Georg Baselitz (Deutschbaselitz, 1938) comincia a capovolgere i soggetti che dipinge nel 1969. Da quel momento la pratica della sospensione visiva dell’immagine, quella inserita nei canoni della normalità statica e gravitazionale, abita lo spazio pittorico delle sue tele. Senza che la forma abbandoni né la propria verità né tanto meno la propria finzione. E ancora oggi, a chi chieda all’artista se i soggetti nascano già sottosopra o siano le tele ad essere poi voltate al momento dell’esposizione il pittore risponde: “volevo apparire attraverso ogni opera che facevo e che faccio. E per un dipinto, se si cerca qualche cosa con la quale apparire bisogna andare contro la convenzione. Perché il talento è lotta. E poi perché per fortuna nella convenzione esistono punti non definiti che possono sempre essere cambiati. Insomma, un libro lo si può leggere da ogni parte, esattamente come un’immagine. E a volte solo un dipinto a testa in giù comincia ad essere interessante.”
Al Museo d’Arte Moderna di Lugano il pittore tedesco torna a mettersi alla prova, presentando una serie di nuovi lavori dal titolo Remix. Un gruppo di opere recenti che vanno dalle tele dipinte a olio fino ai disegni fatti con penna su carta.
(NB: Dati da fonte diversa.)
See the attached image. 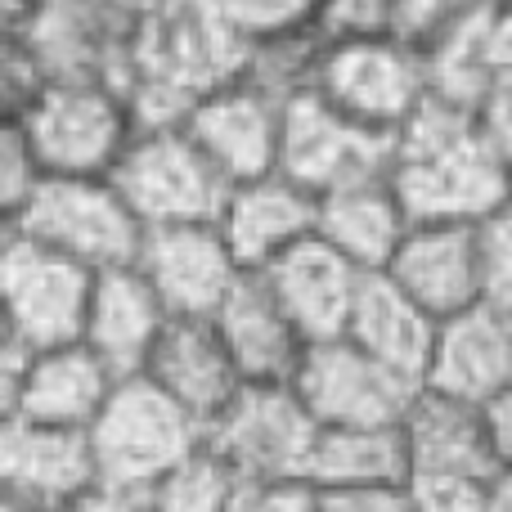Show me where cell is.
<instances>
[{
	"instance_id": "cell-1",
	"label": "cell",
	"mask_w": 512,
	"mask_h": 512,
	"mask_svg": "<svg viewBox=\"0 0 512 512\" xmlns=\"http://www.w3.org/2000/svg\"><path fill=\"white\" fill-rule=\"evenodd\" d=\"M400 203L418 221L481 225L490 212L512 203V171L490 135L486 113L454 99L427 95L418 113L396 131L391 167Z\"/></svg>"
},
{
	"instance_id": "cell-2",
	"label": "cell",
	"mask_w": 512,
	"mask_h": 512,
	"mask_svg": "<svg viewBox=\"0 0 512 512\" xmlns=\"http://www.w3.org/2000/svg\"><path fill=\"white\" fill-rule=\"evenodd\" d=\"M248 41L221 14V0H167L135 23L131 99L135 126H180L207 90L243 77Z\"/></svg>"
},
{
	"instance_id": "cell-3",
	"label": "cell",
	"mask_w": 512,
	"mask_h": 512,
	"mask_svg": "<svg viewBox=\"0 0 512 512\" xmlns=\"http://www.w3.org/2000/svg\"><path fill=\"white\" fill-rule=\"evenodd\" d=\"M203 441L207 427L149 373L117 378L113 396L90 427L99 481H122V486H158Z\"/></svg>"
},
{
	"instance_id": "cell-4",
	"label": "cell",
	"mask_w": 512,
	"mask_h": 512,
	"mask_svg": "<svg viewBox=\"0 0 512 512\" xmlns=\"http://www.w3.org/2000/svg\"><path fill=\"white\" fill-rule=\"evenodd\" d=\"M5 36L32 50L45 81H131L135 23L113 0H5Z\"/></svg>"
},
{
	"instance_id": "cell-5",
	"label": "cell",
	"mask_w": 512,
	"mask_h": 512,
	"mask_svg": "<svg viewBox=\"0 0 512 512\" xmlns=\"http://www.w3.org/2000/svg\"><path fill=\"white\" fill-rule=\"evenodd\" d=\"M45 176H113L140 131L131 99L108 81H50L18 113Z\"/></svg>"
},
{
	"instance_id": "cell-6",
	"label": "cell",
	"mask_w": 512,
	"mask_h": 512,
	"mask_svg": "<svg viewBox=\"0 0 512 512\" xmlns=\"http://www.w3.org/2000/svg\"><path fill=\"white\" fill-rule=\"evenodd\" d=\"M5 225L68 252L90 270L135 265L149 234L113 176H45L23 212Z\"/></svg>"
},
{
	"instance_id": "cell-7",
	"label": "cell",
	"mask_w": 512,
	"mask_h": 512,
	"mask_svg": "<svg viewBox=\"0 0 512 512\" xmlns=\"http://www.w3.org/2000/svg\"><path fill=\"white\" fill-rule=\"evenodd\" d=\"M99 270L72 261L68 252L5 225L0 248V297H5V333L32 351L81 342L95 297Z\"/></svg>"
},
{
	"instance_id": "cell-8",
	"label": "cell",
	"mask_w": 512,
	"mask_h": 512,
	"mask_svg": "<svg viewBox=\"0 0 512 512\" xmlns=\"http://www.w3.org/2000/svg\"><path fill=\"white\" fill-rule=\"evenodd\" d=\"M319 418L292 382H243V391L207 423V445L243 481H310Z\"/></svg>"
},
{
	"instance_id": "cell-9",
	"label": "cell",
	"mask_w": 512,
	"mask_h": 512,
	"mask_svg": "<svg viewBox=\"0 0 512 512\" xmlns=\"http://www.w3.org/2000/svg\"><path fill=\"white\" fill-rule=\"evenodd\" d=\"M113 185L135 207L144 225H185L216 221L230 198V180L198 149V140L180 126H140L113 167Z\"/></svg>"
},
{
	"instance_id": "cell-10",
	"label": "cell",
	"mask_w": 512,
	"mask_h": 512,
	"mask_svg": "<svg viewBox=\"0 0 512 512\" xmlns=\"http://www.w3.org/2000/svg\"><path fill=\"white\" fill-rule=\"evenodd\" d=\"M315 90L342 113H351L355 122L400 131L432 95V77H427L423 45L400 32H382L328 41Z\"/></svg>"
},
{
	"instance_id": "cell-11",
	"label": "cell",
	"mask_w": 512,
	"mask_h": 512,
	"mask_svg": "<svg viewBox=\"0 0 512 512\" xmlns=\"http://www.w3.org/2000/svg\"><path fill=\"white\" fill-rule=\"evenodd\" d=\"M396 167V131L355 122L319 90L288 99L283 108V149L279 171L306 185L310 194H337L346 185L382 180Z\"/></svg>"
},
{
	"instance_id": "cell-12",
	"label": "cell",
	"mask_w": 512,
	"mask_h": 512,
	"mask_svg": "<svg viewBox=\"0 0 512 512\" xmlns=\"http://www.w3.org/2000/svg\"><path fill=\"white\" fill-rule=\"evenodd\" d=\"M292 387L301 391V400L319 418V427L400 423L414 405V396L423 391L414 378H405L391 364H382L378 355H369L355 337L310 342Z\"/></svg>"
},
{
	"instance_id": "cell-13",
	"label": "cell",
	"mask_w": 512,
	"mask_h": 512,
	"mask_svg": "<svg viewBox=\"0 0 512 512\" xmlns=\"http://www.w3.org/2000/svg\"><path fill=\"white\" fill-rule=\"evenodd\" d=\"M283 99L261 90L248 77H234L225 86L207 90L185 117V131L198 149L216 162L230 185L256 180L265 171H279L283 149Z\"/></svg>"
},
{
	"instance_id": "cell-14",
	"label": "cell",
	"mask_w": 512,
	"mask_h": 512,
	"mask_svg": "<svg viewBox=\"0 0 512 512\" xmlns=\"http://www.w3.org/2000/svg\"><path fill=\"white\" fill-rule=\"evenodd\" d=\"M0 481L5 499L27 512H68L99 481V459L90 432L45 427L27 418H5L0 432Z\"/></svg>"
},
{
	"instance_id": "cell-15",
	"label": "cell",
	"mask_w": 512,
	"mask_h": 512,
	"mask_svg": "<svg viewBox=\"0 0 512 512\" xmlns=\"http://www.w3.org/2000/svg\"><path fill=\"white\" fill-rule=\"evenodd\" d=\"M144 279L158 288L171 315L212 319L230 288L239 283L243 265L230 239L216 221H185V225H153L144 234L140 261Z\"/></svg>"
},
{
	"instance_id": "cell-16",
	"label": "cell",
	"mask_w": 512,
	"mask_h": 512,
	"mask_svg": "<svg viewBox=\"0 0 512 512\" xmlns=\"http://www.w3.org/2000/svg\"><path fill=\"white\" fill-rule=\"evenodd\" d=\"M409 481H495L499 454L486 427V405L423 387L400 418Z\"/></svg>"
},
{
	"instance_id": "cell-17",
	"label": "cell",
	"mask_w": 512,
	"mask_h": 512,
	"mask_svg": "<svg viewBox=\"0 0 512 512\" xmlns=\"http://www.w3.org/2000/svg\"><path fill=\"white\" fill-rule=\"evenodd\" d=\"M387 274L436 319L486 301L481 234L468 221H418L391 256Z\"/></svg>"
},
{
	"instance_id": "cell-18",
	"label": "cell",
	"mask_w": 512,
	"mask_h": 512,
	"mask_svg": "<svg viewBox=\"0 0 512 512\" xmlns=\"http://www.w3.org/2000/svg\"><path fill=\"white\" fill-rule=\"evenodd\" d=\"M261 274L274 288L279 306L292 315V324L306 333V342H333L351 328L355 297H360V283L369 270L342 256L324 234H310L297 248L274 256Z\"/></svg>"
},
{
	"instance_id": "cell-19",
	"label": "cell",
	"mask_w": 512,
	"mask_h": 512,
	"mask_svg": "<svg viewBox=\"0 0 512 512\" xmlns=\"http://www.w3.org/2000/svg\"><path fill=\"white\" fill-rule=\"evenodd\" d=\"M423 387L472 400V405H490L499 391H508L512 387V310L495 306V301H477V306L441 319Z\"/></svg>"
},
{
	"instance_id": "cell-20",
	"label": "cell",
	"mask_w": 512,
	"mask_h": 512,
	"mask_svg": "<svg viewBox=\"0 0 512 512\" xmlns=\"http://www.w3.org/2000/svg\"><path fill=\"white\" fill-rule=\"evenodd\" d=\"M216 225L230 239L243 270H265L274 256L319 234V194H310L283 171H265L230 189Z\"/></svg>"
},
{
	"instance_id": "cell-21",
	"label": "cell",
	"mask_w": 512,
	"mask_h": 512,
	"mask_svg": "<svg viewBox=\"0 0 512 512\" xmlns=\"http://www.w3.org/2000/svg\"><path fill=\"white\" fill-rule=\"evenodd\" d=\"M149 373L162 391L180 400L198 423H212L225 405L243 391V369L230 355L216 319H194V315H171L162 328L158 346L149 355Z\"/></svg>"
},
{
	"instance_id": "cell-22",
	"label": "cell",
	"mask_w": 512,
	"mask_h": 512,
	"mask_svg": "<svg viewBox=\"0 0 512 512\" xmlns=\"http://www.w3.org/2000/svg\"><path fill=\"white\" fill-rule=\"evenodd\" d=\"M113 387H117V373L86 342L32 351L23 382L5 400V418L14 414V418H27V423L90 432L99 409L113 396Z\"/></svg>"
},
{
	"instance_id": "cell-23",
	"label": "cell",
	"mask_w": 512,
	"mask_h": 512,
	"mask_svg": "<svg viewBox=\"0 0 512 512\" xmlns=\"http://www.w3.org/2000/svg\"><path fill=\"white\" fill-rule=\"evenodd\" d=\"M167 324H171L167 301L144 279L140 265H117V270H99L81 342L117 378H131V373L149 369V355Z\"/></svg>"
},
{
	"instance_id": "cell-24",
	"label": "cell",
	"mask_w": 512,
	"mask_h": 512,
	"mask_svg": "<svg viewBox=\"0 0 512 512\" xmlns=\"http://www.w3.org/2000/svg\"><path fill=\"white\" fill-rule=\"evenodd\" d=\"M216 328H221L230 355L239 360L248 382H292L306 355V333L292 324V315L279 306L274 288L265 283L261 270H243L230 297L216 310Z\"/></svg>"
},
{
	"instance_id": "cell-25",
	"label": "cell",
	"mask_w": 512,
	"mask_h": 512,
	"mask_svg": "<svg viewBox=\"0 0 512 512\" xmlns=\"http://www.w3.org/2000/svg\"><path fill=\"white\" fill-rule=\"evenodd\" d=\"M436 328H441V319L427 315L387 270H369L360 283V297H355V315L346 337H355L369 355H378L382 364H391L396 373H405V378H414L423 387Z\"/></svg>"
},
{
	"instance_id": "cell-26",
	"label": "cell",
	"mask_w": 512,
	"mask_h": 512,
	"mask_svg": "<svg viewBox=\"0 0 512 512\" xmlns=\"http://www.w3.org/2000/svg\"><path fill=\"white\" fill-rule=\"evenodd\" d=\"M409 230H414V216L400 203L391 176L319 198V234L360 270H387Z\"/></svg>"
},
{
	"instance_id": "cell-27",
	"label": "cell",
	"mask_w": 512,
	"mask_h": 512,
	"mask_svg": "<svg viewBox=\"0 0 512 512\" xmlns=\"http://www.w3.org/2000/svg\"><path fill=\"white\" fill-rule=\"evenodd\" d=\"M315 486H405L409 450L400 423L382 427H324L310 459Z\"/></svg>"
},
{
	"instance_id": "cell-28",
	"label": "cell",
	"mask_w": 512,
	"mask_h": 512,
	"mask_svg": "<svg viewBox=\"0 0 512 512\" xmlns=\"http://www.w3.org/2000/svg\"><path fill=\"white\" fill-rule=\"evenodd\" d=\"M324 32L310 27V32H288V36H270V41H252L248 45V63H243V77L256 81L261 90L279 95L283 104L306 90H315L319 63H324Z\"/></svg>"
},
{
	"instance_id": "cell-29",
	"label": "cell",
	"mask_w": 512,
	"mask_h": 512,
	"mask_svg": "<svg viewBox=\"0 0 512 512\" xmlns=\"http://www.w3.org/2000/svg\"><path fill=\"white\" fill-rule=\"evenodd\" d=\"M239 486L243 477L203 441L153 486V499H158V512H230Z\"/></svg>"
},
{
	"instance_id": "cell-30",
	"label": "cell",
	"mask_w": 512,
	"mask_h": 512,
	"mask_svg": "<svg viewBox=\"0 0 512 512\" xmlns=\"http://www.w3.org/2000/svg\"><path fill=\"white\" fill-rule=\"evenodd\" d=\"M221 14L252 45V41H270V36L319 27L324 0H221Z\"/></svg>"
},
{
	"instance_id": "cell-31",
	"label": "cell",
	"mask_w": 512,
	"mask_h": 512,
	"mask_svg": "<svg viewBox=\"0 0 512 512\" xmlns=\"http://www.w3.org/2000/svg\"><path fill=\"white\" fill-rule=\"evenodd\" d=\"M41 180H45V167L36 158L32 140H27L23 122L5 117V140H0V212H5V221H14L23 212Z\"/></svg>"
},
{
	"instance_id": "cell-32",
	"label": "cell",
	"mask_w": 512,
	"mask_h": 512,
	"mask_svg": "<svg viewBox=\"0 0 512 512\" xmlns=\"http://www.w3.org/2000/svg\"><path fill=\"white\" fill-rule=\"evenodd\" d=\"M504 0H396V32L427 45L441 32L468 23V18L495 14Z\"/></svg>"
},
{
	"instance_id": "cell-33",
	"label": "cell",
	"mask_w": 512,
	"mask_h": 512,
	"mask_svg": "<svg viewBox=\"0 0 512 512\" xmlns=\"http://www.w3.org/2000/svg\"><path fill=\"white\" fill-rule=\"evenodd\" d=\"M481 234V274H486V301L512 310V203L490 212L477 225Z\"/></svg>"
},
{
	"instance_id": "cell-34",
	"label": "cell",
	"mask_w": 512,
	"mask_h": 512,
	"mask_svg": "<svg viewBox=\"0 0 512 512\" xmlns=\"http://www.w3.org/2000/svg\"><path fill=\"white\" fill-rule=\"evenodd\" d=\"M319 32H324V41L396 32V0H324Z\"/></svg>"
},
{
	"instance_id": "cell-35",
	"label": "cell",
	"mask_w": 512,
	"mask_h": 512,
	"mask_svg": "<svg viewBox=\"0 0 512 512\" xmlns=\"http://www.w3.org/2000/svg\"><path fill=\"white\" fill-rule=\"evenodd\" d=\"M230 512H319L315 481H243Z\"/></svg>"
},
{
	"instance_id": "cell-36",
	"label": "cell",
	"mask_w": 512,
	"mask_h": 512,
	"mask_svg": "<svg viewBox=\"0 0 512 512\" xmlns=\"http://www.w3.org/2000/svg\"><path fill=\"white\" fill-rule=\"evenodd\" d=\"M319 512H414V486H319Z\"/></svg>"
},
{
	"instance_id": "cell-37",
	"label": "cell",
	"mask_w": 512,
	"mask_h": 512,
	"mask_svg": "<svg viewBox=\"0 0 512 512\" xmlns=\"http://www.w3.org/2000/svg\"><path fill=\"white\" fill-rule=\"evenodd\" d=\"M414 512H495L490 481H409Z\"/></svg>"
},
{
	"instance_id": "cell-38",
	"label": "cell",
	"mask_w": 512,
	"mask_h": 512,
	"mask_svg": "<svg viewBox=\"0 0 512 512\" xmlns=\"http://www.w3.org/2000/svg\"><path fill=\"white\" fill-rule=\"evenodd\" d=\"M68 512H158L153 486H122V481H95Z\"/></svg>"
},
{
	"instance_id": "cell-39",
	"label": "cell",
	"mask_w": 512,
	"mask_h": 512,
	"mask_svg": "<svg viewBox=\"0 0 512 512\" xmlns=\"http://www.w3.org/2000/svg\"><path fill=\"white\" fill-rule=\"evenodd\" d=\"M486 427H490V441H495V454H499V472H512V387L499 391L486 405Z\"/></svg>"
},
{
	"instance_id": "cell-40",
	"label": "cell",
	"mask_w": 512,
	"mask_h": 512,
	"mask_svg": "<svg viewBox=\"0 0 512 512\" xmlns=\"http://www.w3.org/2000/svg\"><path fill=\"white\" fill-rule=\"evenodd\" d=\"M495 50L499 59H504V68L512 72V0L495 9Z\"/></svg>"
},
{
	"instance_id": "cell-41",
	"label": "cell",
	"mask_w": 512,
	"mask_h": 512,
	"mask_svg": "<svg viewBox=\"0 0 512 512\" xmlns=\"http://www.w3.org/2000/svg\"><path fill=\"white\" fill-rule=\"evenodd\" d=\"M490 495H495V512H512V472H499L490 481Z\"/></svg>"
}]
</instances>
La vera sorpresa, a livello espositivo, è la scelta di non seguire un ordine temporale per presentare la sequenza dei pezzi in mostra. L’attuale disposizione tematica dei quadri riesce a far capire con più immediatezza l’intento raffigurativo e il percorso estetico che hanno portato a questa nuova serie. “La mia è una serie di opere auto-retrospettive. Questa nuova mostra spalanca porte e finestre e riunisce tutto il materiale che ho dipinto, raggruppando anche cose estremamente diverse tra loro. Ci sono stati momenti di pittura e di contrasti molto importanti e non sempre riconducibili ad un solo modo di
E continua: “Il fatto di riproporre temi già affrontati da me in passato è come chiedersi se dipingendo io non mi sia perso qualcosa. E allora diventa un problema costante con la mia testa. Devo prendere il lavoro come un modello e ridisegnare le tappe della mia vita, quasi come se tornassi a leggere un diario della mia vita. Così dimostro che faccio opere perché appaiano in un modo nuovo, in un modo in cui non ho problemi a trovare una motivazione. Questa mostra diventa allora una sorta di resurrezione di tanti dipinti dei quali non sono più in possesso. E allora posso lavorare sotto il dictact che la pittura sia veramente morta.”
Nei piani sottostanti, sotto la sala della conferenza, alle pareti campeggiano dipinti che a volte catturano anche una stanza intera. Il tratto di Baselitz è di una pastosità e di uno spessore che, assieme, annullano il rigore formale della pennellata, lontana dai suoi obblighi. Solo così l’artista può permettersi di stare al di qua delle definizioni, giocando sul limite di un sentiero che non è mai né completamente astratto e neppure espressamente figurativo. Il continuo sfregamento tra distruzione del soggetto e costruzione dell’oggetto pittorico brutalizza la forma ma provoca, sulla superficie della tela, un movimento. Un moto discendente che inonda la composizione a partire dall’alto e si esaurisce colando verso il basso. Proprio lì, sul fondo, dove l’occhio duplica lo sforzo nel creare somiglianze con il reale. Lì dove la proiezione del vero è stata catturata, vinta e, infine, capovolta.